During a concurrent record review and interview with MDSN on 10/9/2025 at 1:25 PM, facility’s video surveillance dated 10/7/2025, timed between 12:15 PM and 12:20 PM was reviewed. MDSN stated Resident 2’s action of pushing Resident 1’s wheelchair and touching and squeezing Resident 1’s breasts several times was not appropriate and normal. MDSN stated according to the video, Resident 2 was observed squeezing and trying to feel Resident 1’s private area (part of the body that is usually covered by clothing) which was Resident 1’s breast.
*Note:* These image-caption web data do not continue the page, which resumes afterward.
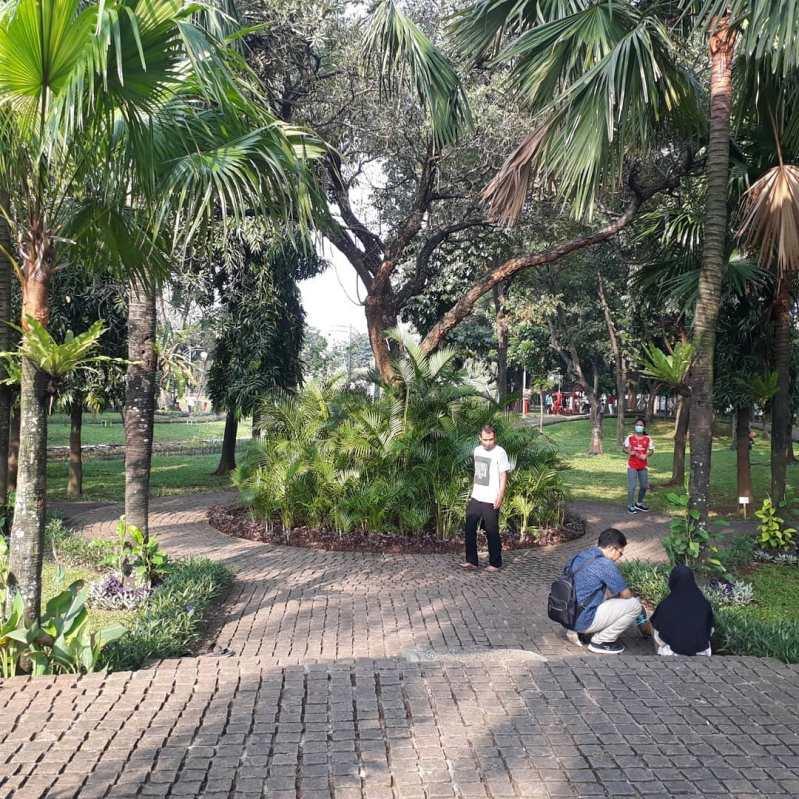 foto Taman Cattleya jakarta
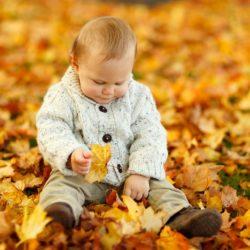 Kam se spadaným listím?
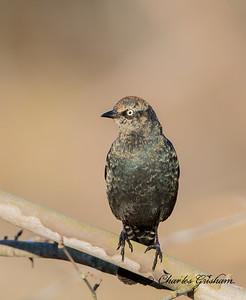 Rusty Blackbird at sunrise in Paintrock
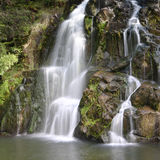 Waterfall, New Zealand Royalty Free Stock Images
MDSN stated this behavior is considered sexual abuse by Resident 2 to Resident 1 and can cause psychosocial effects on Resident 1.
During a concurrent observation and interview with the DON on 10/10/2025 at 4:39 PM, the facility’s video surveillance dated 10/7/2025, timed between 12:15 PM and 12:20 PM was reviewed. The DON stated according to the video surveillance, Resident 2 was observed caressing Resident 1’s breast two times. The DON stated this incident is not acceptable, because there is dignity issue and invasion of privacy. The DON stated this incident is an abuse and can cause decline with Resident 1’s wellbeing and can affect Resident 1’s mood.
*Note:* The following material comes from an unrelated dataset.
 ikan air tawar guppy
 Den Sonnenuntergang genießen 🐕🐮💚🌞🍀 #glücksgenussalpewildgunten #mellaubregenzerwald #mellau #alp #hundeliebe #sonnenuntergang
A review of the facility’s Policy and Procedure (P&P) titled Resident Rights, revised in February 2021, indicated Federal and State laws guarantee certain basic rights to all residents of the facility and these rights include the resident’s right to be treated with respect, kindness and dignity. The P&P also indicated, resident has the right to be free from abuse.
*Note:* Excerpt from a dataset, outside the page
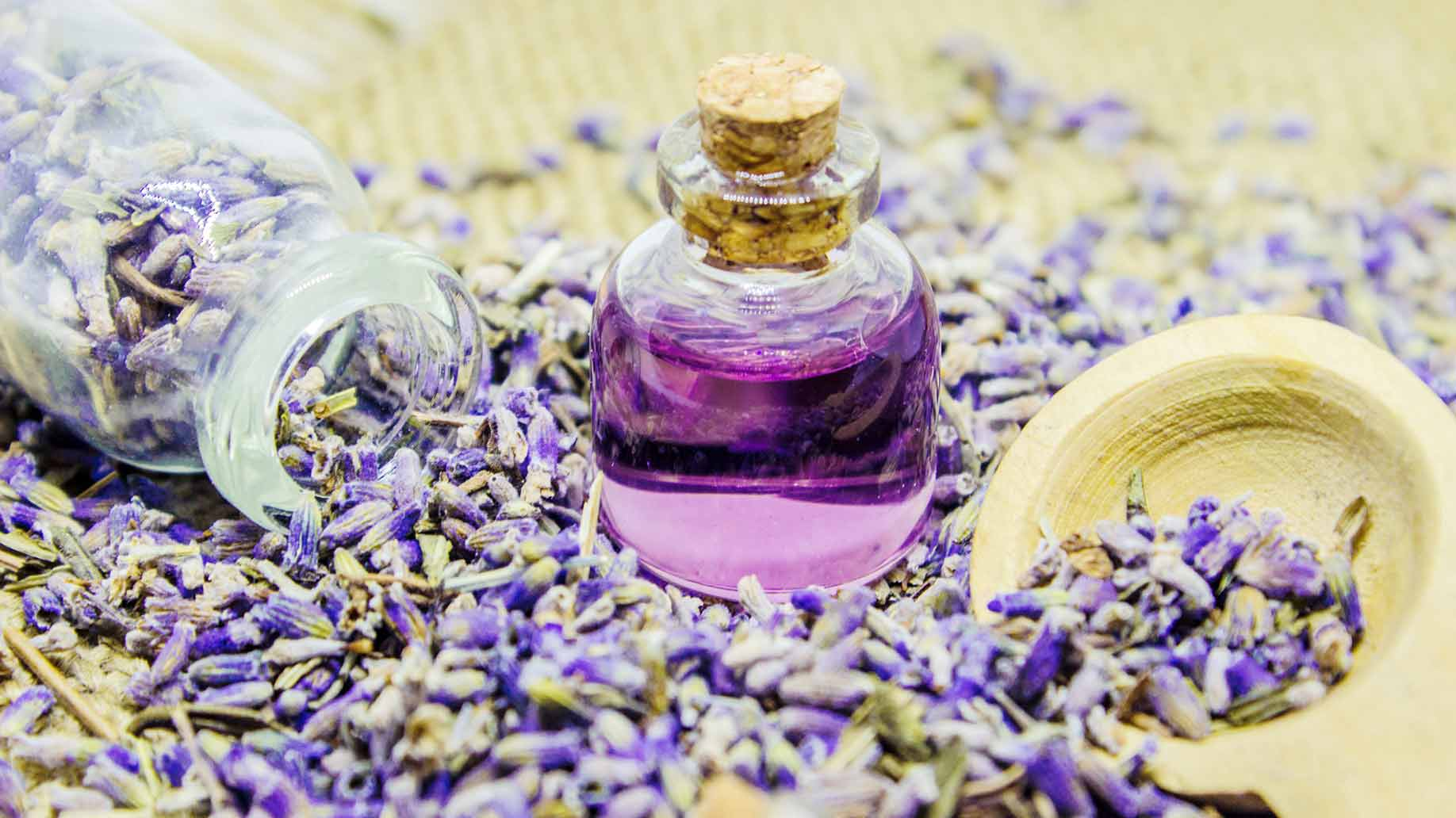 lavender essential oil natural health benefits anxiety insomnia period pain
A review of the facility’s P&P titled Abuse, Neglect, Exploitation (taking advantage of a resident for personal gain) and Misappropriation Prevention Program, revised in April 2021, indicated “Residents have the right to be free from abuse, neglect, misappropriation of resident property and exploitation. The P&P also indicated, this includes but is not limited to freedom from corporal punishment (which is physical punishment, is used as a means to correct or control behavior, includes, but is not limited to, pinching, spanking, slapping of hands, flicking, or hitting with an object), involuntary seclusion (separation of a resident from other residents or from her/his room or confinement to her/his room against the resident’s will, or the will of the resident representative), verbal, mental, and sexual or physical abuse.
These violations, jointly, separately, or in any combination, had a direct or immediate relationship to the health, safety, or security of Resident 1.